— Short task —
Count the lines in the records below that contain the string "exhaust", and give only that number.

START

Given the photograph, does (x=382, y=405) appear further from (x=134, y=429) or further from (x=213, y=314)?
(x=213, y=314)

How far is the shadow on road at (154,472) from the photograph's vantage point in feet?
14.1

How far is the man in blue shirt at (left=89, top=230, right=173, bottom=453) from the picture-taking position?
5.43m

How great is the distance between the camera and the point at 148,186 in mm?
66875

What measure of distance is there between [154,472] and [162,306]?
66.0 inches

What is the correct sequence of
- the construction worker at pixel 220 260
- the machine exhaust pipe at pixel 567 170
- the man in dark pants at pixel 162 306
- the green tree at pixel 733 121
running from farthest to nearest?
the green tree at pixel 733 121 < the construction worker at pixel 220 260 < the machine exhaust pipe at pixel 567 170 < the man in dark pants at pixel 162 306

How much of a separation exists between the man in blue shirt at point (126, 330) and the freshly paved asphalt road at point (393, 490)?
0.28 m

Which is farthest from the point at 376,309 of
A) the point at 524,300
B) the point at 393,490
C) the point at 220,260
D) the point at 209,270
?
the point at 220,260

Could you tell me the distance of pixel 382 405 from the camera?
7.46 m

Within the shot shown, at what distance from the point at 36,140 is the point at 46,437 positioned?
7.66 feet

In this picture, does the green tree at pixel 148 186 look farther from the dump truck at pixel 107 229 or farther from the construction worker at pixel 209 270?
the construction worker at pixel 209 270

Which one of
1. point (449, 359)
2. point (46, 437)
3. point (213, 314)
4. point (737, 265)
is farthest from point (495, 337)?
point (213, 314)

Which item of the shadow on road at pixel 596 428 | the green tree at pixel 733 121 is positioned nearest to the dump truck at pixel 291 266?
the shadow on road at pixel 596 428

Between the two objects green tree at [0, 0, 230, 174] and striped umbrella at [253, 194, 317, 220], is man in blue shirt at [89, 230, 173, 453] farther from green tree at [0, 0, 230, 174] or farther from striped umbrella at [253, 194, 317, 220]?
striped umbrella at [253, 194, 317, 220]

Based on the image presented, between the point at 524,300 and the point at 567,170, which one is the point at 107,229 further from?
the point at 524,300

END
START

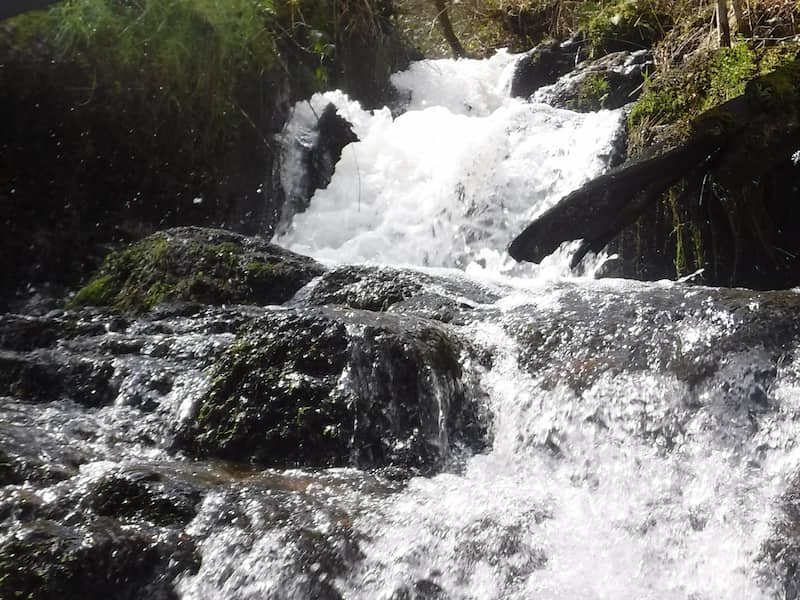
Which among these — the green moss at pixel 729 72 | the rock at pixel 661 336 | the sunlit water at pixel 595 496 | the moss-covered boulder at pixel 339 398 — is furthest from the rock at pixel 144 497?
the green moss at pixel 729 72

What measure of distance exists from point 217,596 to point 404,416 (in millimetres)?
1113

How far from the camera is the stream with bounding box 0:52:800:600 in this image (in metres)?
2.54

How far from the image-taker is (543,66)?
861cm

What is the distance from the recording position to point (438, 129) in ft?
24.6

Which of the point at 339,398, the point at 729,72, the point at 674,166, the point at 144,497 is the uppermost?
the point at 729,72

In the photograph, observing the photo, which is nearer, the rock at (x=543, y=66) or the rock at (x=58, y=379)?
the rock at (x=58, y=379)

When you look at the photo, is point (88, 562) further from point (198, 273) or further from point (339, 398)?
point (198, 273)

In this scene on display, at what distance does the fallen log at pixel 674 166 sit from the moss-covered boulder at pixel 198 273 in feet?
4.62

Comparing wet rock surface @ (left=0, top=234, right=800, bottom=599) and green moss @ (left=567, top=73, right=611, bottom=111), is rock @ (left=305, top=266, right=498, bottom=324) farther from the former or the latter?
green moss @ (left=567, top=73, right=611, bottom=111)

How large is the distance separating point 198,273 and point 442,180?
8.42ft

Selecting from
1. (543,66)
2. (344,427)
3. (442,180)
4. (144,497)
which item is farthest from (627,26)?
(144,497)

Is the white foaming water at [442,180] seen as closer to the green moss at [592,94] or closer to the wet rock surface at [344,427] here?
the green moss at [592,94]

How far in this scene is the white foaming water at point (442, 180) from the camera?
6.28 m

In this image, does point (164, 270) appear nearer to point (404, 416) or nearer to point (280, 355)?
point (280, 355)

END

— Result —
2